**ACTION ITEM:**
Wherever an image appears in the records, exclude it, and reproduce everything else exactly.

**RECORDED DATA:**
********************
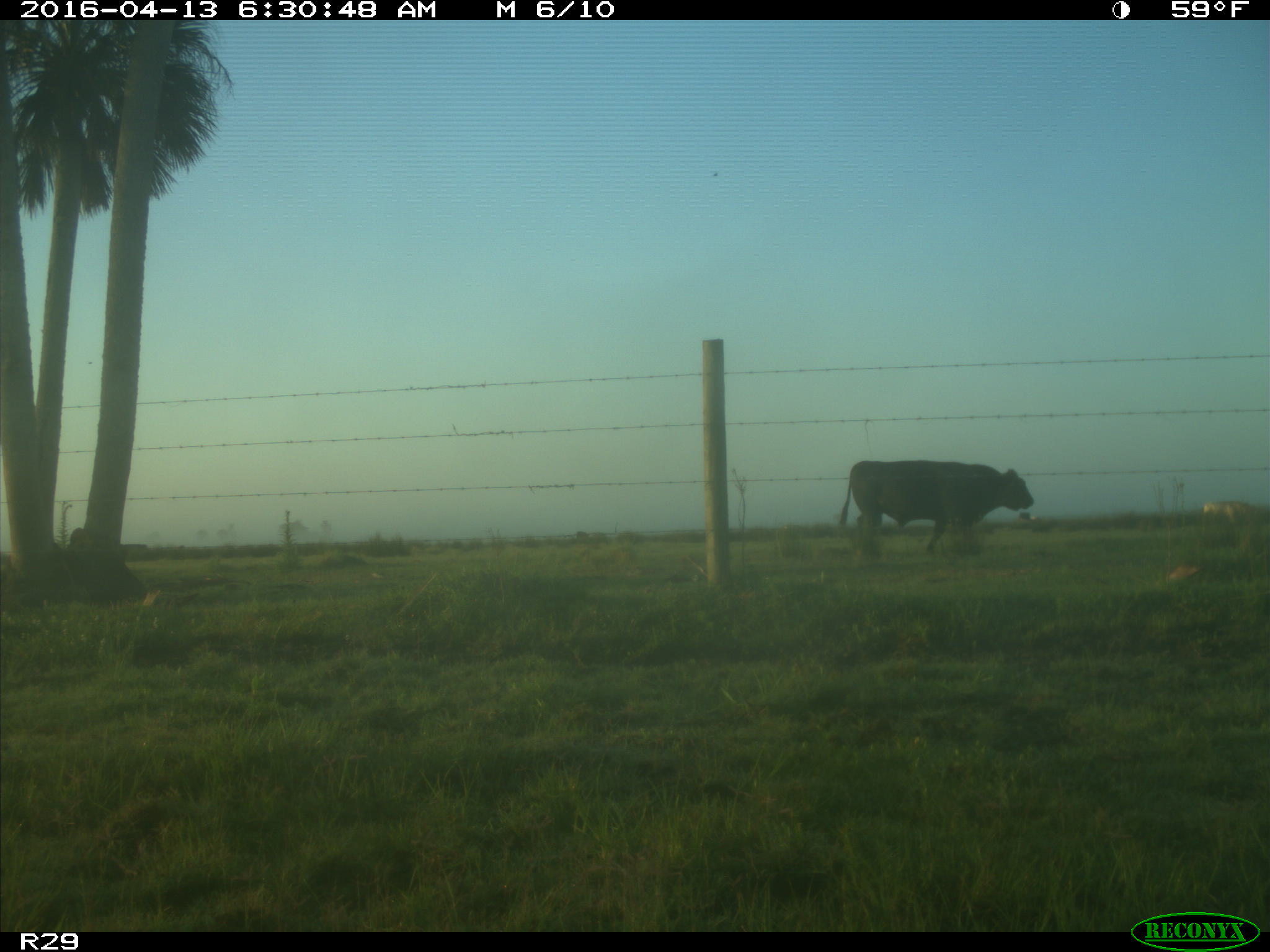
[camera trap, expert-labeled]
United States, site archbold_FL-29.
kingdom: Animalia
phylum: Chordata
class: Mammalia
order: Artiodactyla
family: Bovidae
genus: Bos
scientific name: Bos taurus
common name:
********************
**RESPONSE TO THIS TASK:**
[camera trap, expert-labeled]
United States, site archbold_FL-29.
kingdom: Animalia
phylum: Chordata
class: Mammalia
order: Artiodactyla
family: Bovidae
genus: Bos
scientific name: Bos taurus
common name:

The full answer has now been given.